Well, it’s true, just writing it down still makes me feel weak in the knees (among other places). It was one of my favorite things about when I was a groupie; they were always leaving on planes the next day.
I know I should have asked, but I just assumed he had come out for one week to meet this producer, and, like everyone else, he’d leave. But now, it turned out, he’d been in town for much longer, and we’d been knocking around the city—or what was left of it—for almost three weeks.
That day, we were driving up to Santa Barbara and had gotten sidetracked into Ojai, where everything was so green that it looked, as someone had described things in the old days, as if “it could come off in your hands.”
“The reason it’s all so green,” I told him, “is because of the floods. We’ve had a pretty apocalyptic year—earthquakes, floods, that thing my friend Jack Thibeau called ‘the rumble’ in L.A. . . .”
“I like things apocalyptic,” he said, “it’s bracing.”
Italians are always making the best of things.
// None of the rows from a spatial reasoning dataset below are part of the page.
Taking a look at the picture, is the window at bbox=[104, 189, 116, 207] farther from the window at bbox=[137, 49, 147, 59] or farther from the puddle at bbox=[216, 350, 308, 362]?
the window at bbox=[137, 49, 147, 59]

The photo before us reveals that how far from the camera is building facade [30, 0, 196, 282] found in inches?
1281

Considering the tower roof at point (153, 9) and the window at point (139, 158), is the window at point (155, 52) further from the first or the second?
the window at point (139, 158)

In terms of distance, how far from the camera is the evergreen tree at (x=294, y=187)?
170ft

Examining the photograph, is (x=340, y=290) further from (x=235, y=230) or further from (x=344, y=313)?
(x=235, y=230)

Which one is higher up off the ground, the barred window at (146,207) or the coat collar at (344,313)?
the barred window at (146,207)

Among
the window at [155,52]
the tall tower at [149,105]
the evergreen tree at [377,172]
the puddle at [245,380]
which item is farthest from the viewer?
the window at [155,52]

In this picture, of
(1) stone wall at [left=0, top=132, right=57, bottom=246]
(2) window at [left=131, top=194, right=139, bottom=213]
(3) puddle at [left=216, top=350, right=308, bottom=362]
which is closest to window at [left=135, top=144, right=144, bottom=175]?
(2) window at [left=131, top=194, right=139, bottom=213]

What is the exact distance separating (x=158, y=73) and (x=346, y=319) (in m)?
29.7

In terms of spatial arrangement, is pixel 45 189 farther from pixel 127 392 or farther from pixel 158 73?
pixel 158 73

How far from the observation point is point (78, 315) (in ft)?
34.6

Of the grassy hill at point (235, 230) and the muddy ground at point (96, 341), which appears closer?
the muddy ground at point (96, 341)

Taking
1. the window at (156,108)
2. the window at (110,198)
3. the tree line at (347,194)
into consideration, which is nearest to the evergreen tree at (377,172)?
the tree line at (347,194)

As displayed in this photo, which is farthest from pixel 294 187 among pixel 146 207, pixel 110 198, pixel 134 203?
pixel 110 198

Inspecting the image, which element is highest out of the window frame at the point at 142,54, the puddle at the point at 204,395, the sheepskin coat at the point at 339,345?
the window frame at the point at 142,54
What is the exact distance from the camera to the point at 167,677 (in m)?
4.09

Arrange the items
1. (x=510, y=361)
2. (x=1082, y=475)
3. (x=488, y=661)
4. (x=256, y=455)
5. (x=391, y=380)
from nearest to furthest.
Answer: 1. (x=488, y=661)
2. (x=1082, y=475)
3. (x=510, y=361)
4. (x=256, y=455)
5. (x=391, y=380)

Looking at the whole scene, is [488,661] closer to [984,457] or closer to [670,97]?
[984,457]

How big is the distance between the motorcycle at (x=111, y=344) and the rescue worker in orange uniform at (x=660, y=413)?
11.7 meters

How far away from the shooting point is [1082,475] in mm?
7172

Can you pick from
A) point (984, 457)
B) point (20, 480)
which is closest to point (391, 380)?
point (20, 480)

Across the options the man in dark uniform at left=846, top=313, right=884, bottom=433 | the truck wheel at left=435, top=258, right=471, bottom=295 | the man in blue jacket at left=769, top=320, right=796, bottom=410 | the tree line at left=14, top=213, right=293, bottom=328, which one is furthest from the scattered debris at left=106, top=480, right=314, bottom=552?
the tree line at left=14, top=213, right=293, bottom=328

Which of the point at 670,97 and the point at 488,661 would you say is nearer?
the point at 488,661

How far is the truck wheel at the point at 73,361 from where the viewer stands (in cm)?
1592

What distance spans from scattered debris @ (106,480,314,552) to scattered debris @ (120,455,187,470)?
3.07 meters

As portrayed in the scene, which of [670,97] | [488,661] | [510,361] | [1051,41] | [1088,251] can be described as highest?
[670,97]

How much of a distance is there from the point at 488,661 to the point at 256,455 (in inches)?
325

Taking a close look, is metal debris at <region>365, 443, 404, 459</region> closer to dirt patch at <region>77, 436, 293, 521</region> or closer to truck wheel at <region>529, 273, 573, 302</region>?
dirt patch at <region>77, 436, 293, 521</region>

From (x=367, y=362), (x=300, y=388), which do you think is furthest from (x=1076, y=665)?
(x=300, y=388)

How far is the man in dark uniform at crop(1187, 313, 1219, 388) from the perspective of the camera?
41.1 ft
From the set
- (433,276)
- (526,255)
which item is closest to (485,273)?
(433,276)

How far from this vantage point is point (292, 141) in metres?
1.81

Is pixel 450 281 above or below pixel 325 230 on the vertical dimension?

With a tan, his light eyes seemed lighter. We’d been to Nickodell’s, which he loved not for the food but for the naked lady paintings in the ancient bar; he loved Musso’s, which I was so glad was still standing, and he really loved my favorite restaurant, Mario Cooks for Friends, which was on Beverly and Gardner and had the most decadent caramel custard since time began and grilled eggplant with Granapadana Parmesan cheese roughly grated on top, which could make you expire from happiness. Renzo was the same kind of vegetarian as me, which meant he set out each morning to eat only raw foods and, as the day progressed, grew more and more corrupt—never degenerating into anything truly fatal like French fries or actual meat, but still . . .
Plus he didn’t drink or take opium or other drugs anymore, although he hadn’t come to this from hitting bottom like me and everyone else in L.A. these days, flooding the twelve-step programs. He’d come to it through sex; he said, “I’d rather do sex than drugs any day.”